— Start —

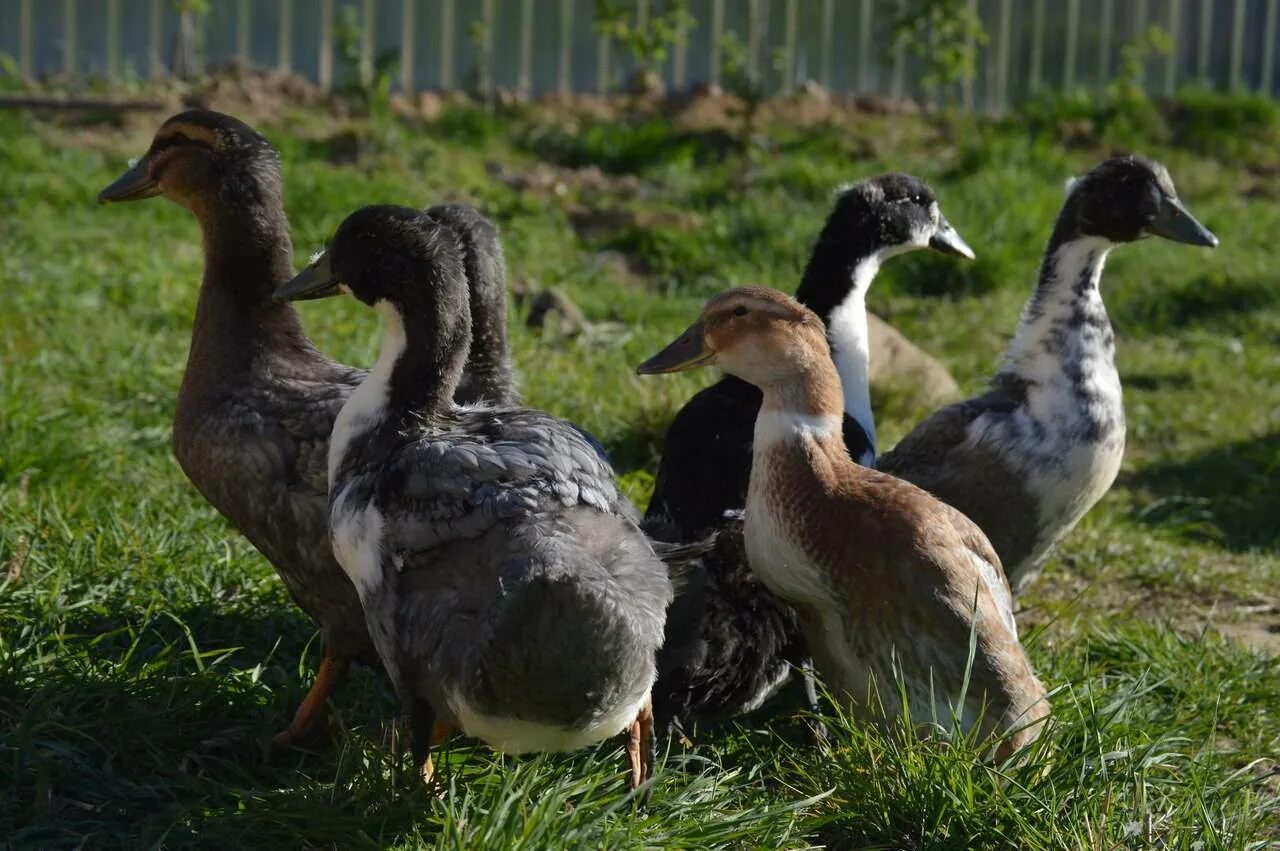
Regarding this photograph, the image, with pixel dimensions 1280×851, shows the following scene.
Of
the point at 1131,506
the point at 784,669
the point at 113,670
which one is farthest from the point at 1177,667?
the point at 113,670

— End —

= GIVEN EXERCISE =
Return all of the rows above word for word, leaving out the pictures.

= THE SOLUTION =
Regarding this photograph, the image, with pixel dimensions 1280×851, shows the following scene.
Of
the point at 1131,506
the point at 784,669
the point at 113,670
which one is farthest from the point at 1177,667?
the point at 113,670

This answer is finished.